■ **Goal of the exercise**
Keep only the lines of the data below that contain "vote", and copy them.

■ **Exercise data**
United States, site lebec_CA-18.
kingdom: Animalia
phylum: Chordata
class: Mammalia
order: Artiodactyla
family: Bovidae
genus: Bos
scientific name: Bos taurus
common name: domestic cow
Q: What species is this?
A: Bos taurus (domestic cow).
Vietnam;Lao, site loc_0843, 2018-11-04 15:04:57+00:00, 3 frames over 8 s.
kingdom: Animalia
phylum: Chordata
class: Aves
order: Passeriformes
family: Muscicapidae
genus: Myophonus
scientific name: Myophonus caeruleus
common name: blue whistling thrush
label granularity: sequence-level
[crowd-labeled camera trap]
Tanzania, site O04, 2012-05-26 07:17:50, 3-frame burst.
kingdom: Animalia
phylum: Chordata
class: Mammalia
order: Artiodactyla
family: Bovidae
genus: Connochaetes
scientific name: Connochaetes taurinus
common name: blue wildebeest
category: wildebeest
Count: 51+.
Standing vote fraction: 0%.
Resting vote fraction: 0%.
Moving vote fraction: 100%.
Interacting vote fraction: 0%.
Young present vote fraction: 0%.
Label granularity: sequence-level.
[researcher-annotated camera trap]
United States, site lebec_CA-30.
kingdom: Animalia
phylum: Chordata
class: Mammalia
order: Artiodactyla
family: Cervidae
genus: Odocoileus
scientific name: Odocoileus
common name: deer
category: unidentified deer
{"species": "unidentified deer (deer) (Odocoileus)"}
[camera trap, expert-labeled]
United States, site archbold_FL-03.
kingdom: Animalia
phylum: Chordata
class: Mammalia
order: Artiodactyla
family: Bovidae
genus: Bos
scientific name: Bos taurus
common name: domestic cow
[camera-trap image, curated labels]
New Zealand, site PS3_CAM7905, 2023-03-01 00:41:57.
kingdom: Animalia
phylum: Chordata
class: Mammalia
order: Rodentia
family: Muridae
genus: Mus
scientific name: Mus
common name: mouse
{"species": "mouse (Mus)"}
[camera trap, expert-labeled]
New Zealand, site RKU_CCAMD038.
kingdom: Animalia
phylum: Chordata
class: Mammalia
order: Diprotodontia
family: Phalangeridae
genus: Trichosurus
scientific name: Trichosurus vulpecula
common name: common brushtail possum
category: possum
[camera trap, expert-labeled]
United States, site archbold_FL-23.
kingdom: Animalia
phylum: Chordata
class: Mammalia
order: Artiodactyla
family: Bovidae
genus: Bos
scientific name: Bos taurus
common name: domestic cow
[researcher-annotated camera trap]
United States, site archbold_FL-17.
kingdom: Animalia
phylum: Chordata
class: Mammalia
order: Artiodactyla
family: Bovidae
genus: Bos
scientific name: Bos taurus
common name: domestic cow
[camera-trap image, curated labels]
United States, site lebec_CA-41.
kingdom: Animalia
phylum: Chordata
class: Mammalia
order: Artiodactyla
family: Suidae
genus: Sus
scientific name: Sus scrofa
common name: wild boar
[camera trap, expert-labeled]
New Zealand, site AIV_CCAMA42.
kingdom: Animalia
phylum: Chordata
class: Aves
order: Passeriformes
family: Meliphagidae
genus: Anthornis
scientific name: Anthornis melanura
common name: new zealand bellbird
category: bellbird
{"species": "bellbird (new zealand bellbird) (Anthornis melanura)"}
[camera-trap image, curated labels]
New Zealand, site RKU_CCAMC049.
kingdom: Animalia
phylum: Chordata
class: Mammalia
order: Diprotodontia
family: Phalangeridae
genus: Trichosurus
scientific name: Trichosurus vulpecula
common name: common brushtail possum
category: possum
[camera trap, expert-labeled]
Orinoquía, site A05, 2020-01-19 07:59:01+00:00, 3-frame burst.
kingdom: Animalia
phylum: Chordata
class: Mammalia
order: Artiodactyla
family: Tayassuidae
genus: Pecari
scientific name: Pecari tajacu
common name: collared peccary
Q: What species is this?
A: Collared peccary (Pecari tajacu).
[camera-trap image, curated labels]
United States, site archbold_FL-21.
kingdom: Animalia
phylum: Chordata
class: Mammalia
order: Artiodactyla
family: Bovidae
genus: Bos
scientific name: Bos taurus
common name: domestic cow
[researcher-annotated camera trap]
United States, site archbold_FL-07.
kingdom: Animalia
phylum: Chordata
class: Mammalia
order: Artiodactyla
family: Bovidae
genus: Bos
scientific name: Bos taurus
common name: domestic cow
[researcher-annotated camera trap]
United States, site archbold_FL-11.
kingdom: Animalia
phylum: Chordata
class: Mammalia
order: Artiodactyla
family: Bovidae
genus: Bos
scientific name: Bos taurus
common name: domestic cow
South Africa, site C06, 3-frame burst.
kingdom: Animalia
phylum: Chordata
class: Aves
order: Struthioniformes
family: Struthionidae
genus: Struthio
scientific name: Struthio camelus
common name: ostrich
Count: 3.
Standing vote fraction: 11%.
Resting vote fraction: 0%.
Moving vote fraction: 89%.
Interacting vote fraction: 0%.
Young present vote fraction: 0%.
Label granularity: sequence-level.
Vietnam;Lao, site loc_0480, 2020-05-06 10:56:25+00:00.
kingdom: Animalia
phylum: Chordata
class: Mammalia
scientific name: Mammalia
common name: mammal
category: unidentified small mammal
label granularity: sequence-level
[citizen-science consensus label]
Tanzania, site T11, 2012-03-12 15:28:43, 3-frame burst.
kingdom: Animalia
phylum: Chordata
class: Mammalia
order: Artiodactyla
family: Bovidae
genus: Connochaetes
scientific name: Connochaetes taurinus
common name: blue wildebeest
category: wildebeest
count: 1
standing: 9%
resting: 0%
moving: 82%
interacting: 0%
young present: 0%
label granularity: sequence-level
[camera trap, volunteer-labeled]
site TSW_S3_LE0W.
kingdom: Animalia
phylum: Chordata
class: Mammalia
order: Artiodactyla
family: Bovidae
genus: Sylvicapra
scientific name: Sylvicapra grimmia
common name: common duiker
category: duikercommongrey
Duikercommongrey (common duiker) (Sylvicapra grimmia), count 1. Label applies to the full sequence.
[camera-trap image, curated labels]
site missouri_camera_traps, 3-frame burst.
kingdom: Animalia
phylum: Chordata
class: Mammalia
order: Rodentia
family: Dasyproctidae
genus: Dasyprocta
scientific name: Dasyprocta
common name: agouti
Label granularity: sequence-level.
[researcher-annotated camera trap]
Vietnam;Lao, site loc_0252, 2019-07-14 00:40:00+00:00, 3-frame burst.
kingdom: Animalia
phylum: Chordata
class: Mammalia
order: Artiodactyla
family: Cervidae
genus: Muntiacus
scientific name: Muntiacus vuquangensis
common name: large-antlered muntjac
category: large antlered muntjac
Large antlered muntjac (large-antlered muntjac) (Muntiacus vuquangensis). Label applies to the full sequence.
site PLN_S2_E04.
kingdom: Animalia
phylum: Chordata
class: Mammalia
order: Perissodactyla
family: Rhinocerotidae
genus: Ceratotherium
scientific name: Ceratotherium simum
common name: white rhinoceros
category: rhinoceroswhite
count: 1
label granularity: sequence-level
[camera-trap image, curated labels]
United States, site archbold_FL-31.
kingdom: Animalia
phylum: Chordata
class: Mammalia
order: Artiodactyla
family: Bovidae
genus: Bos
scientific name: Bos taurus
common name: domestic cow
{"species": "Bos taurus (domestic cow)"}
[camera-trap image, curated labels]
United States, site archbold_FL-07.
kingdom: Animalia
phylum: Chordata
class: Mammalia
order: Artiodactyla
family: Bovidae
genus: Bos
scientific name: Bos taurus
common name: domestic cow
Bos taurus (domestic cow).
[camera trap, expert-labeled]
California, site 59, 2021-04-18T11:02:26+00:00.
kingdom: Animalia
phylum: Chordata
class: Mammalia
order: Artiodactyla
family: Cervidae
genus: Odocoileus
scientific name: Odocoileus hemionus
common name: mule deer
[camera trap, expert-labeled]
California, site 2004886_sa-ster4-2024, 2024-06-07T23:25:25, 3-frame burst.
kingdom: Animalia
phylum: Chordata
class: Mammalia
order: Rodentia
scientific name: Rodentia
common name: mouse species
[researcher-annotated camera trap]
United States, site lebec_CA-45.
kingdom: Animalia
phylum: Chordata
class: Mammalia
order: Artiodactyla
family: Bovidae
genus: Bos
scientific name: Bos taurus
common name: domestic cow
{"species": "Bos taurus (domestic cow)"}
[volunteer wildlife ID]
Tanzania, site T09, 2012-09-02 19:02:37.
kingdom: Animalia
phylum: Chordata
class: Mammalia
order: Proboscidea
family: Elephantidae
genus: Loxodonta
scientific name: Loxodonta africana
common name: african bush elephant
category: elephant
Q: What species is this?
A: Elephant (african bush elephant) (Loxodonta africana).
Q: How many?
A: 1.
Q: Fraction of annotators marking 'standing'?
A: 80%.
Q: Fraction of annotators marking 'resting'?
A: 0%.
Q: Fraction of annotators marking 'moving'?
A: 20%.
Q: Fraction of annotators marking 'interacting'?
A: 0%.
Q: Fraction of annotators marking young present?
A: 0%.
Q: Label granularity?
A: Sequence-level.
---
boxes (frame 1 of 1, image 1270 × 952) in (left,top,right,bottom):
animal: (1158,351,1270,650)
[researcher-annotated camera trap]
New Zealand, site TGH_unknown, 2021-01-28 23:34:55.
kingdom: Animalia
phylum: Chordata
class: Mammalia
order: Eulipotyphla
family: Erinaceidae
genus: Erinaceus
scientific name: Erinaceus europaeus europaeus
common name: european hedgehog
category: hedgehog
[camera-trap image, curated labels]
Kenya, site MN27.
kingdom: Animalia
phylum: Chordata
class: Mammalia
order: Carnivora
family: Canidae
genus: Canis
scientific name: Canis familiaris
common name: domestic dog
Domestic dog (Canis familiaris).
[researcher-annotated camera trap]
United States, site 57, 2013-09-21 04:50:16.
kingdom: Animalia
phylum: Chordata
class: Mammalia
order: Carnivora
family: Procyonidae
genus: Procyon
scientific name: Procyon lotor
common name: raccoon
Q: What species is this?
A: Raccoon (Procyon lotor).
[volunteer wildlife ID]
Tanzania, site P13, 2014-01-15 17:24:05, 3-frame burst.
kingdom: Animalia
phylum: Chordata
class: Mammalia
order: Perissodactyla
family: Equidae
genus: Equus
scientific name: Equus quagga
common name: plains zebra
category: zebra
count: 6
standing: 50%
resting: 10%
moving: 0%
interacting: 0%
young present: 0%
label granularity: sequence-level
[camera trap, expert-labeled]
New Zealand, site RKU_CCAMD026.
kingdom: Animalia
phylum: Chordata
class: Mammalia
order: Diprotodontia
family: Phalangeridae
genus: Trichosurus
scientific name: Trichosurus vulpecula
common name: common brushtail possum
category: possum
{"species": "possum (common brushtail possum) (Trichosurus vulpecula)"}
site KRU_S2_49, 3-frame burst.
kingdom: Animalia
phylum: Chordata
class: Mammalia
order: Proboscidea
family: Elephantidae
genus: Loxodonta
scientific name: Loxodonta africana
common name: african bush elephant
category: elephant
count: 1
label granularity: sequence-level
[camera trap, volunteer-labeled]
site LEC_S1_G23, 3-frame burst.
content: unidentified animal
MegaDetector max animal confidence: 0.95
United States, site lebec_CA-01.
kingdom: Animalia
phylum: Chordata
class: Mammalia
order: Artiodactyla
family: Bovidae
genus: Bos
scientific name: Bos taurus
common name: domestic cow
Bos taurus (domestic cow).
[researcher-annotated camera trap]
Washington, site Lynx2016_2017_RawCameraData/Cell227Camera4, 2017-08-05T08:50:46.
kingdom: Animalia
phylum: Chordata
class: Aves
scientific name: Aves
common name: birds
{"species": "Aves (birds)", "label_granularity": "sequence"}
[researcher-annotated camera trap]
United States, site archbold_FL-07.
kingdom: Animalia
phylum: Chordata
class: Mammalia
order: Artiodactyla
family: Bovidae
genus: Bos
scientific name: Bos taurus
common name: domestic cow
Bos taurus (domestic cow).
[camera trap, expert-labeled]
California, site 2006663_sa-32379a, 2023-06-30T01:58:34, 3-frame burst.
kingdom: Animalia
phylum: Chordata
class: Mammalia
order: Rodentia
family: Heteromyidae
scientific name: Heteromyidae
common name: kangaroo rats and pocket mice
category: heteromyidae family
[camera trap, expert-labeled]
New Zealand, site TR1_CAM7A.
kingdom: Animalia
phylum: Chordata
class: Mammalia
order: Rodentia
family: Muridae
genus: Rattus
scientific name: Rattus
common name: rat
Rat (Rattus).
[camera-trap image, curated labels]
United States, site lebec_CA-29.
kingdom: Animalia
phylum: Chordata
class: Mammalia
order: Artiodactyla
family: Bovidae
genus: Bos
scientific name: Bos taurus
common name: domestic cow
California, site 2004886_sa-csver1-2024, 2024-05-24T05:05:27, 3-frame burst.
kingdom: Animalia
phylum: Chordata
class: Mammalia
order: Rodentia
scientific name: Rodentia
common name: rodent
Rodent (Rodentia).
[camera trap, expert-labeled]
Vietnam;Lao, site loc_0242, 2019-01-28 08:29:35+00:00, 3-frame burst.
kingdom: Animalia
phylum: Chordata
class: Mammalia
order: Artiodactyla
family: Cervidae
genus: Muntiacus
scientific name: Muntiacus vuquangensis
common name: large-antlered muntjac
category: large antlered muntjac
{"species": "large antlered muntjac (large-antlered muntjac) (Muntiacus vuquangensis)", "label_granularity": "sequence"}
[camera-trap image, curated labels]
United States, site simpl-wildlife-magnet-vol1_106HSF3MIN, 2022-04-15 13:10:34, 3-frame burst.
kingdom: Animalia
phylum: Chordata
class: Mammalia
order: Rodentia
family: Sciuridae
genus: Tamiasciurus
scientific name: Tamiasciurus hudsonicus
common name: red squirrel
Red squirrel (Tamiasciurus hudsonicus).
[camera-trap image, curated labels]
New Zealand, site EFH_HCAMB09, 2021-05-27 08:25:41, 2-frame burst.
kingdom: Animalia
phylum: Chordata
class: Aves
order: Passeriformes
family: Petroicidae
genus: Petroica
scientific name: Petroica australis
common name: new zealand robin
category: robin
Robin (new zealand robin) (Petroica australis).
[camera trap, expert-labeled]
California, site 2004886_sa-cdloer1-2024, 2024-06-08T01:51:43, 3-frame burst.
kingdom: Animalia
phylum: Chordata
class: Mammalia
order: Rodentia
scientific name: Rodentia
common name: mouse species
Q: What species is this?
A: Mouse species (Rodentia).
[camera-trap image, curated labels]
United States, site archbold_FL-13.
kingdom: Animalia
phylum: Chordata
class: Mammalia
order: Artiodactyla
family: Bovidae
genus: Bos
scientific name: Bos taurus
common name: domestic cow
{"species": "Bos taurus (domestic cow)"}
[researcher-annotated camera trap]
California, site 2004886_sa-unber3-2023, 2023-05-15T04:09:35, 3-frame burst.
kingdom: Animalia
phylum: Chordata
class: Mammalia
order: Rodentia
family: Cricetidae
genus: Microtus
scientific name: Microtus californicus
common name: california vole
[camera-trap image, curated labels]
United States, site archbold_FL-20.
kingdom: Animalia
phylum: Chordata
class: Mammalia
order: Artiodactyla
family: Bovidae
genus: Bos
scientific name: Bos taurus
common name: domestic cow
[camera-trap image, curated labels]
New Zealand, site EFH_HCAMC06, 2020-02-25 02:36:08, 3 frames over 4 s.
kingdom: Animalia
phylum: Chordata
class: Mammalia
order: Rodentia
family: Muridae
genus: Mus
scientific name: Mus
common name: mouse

■ **Response**
Standing vote fraction: 0%.
Resting vote fraction: 0%.
Moving vote fraction: 100%.
Interacting vote fraction: 0%.
Young present vote fraction: 0%.
Standing vote fraction: 11%.
Resting vote fraction: 0%.
Moving vote fraction: 89%.
Interacting vote fraction: 0%.
Young present vote fraction: 0%.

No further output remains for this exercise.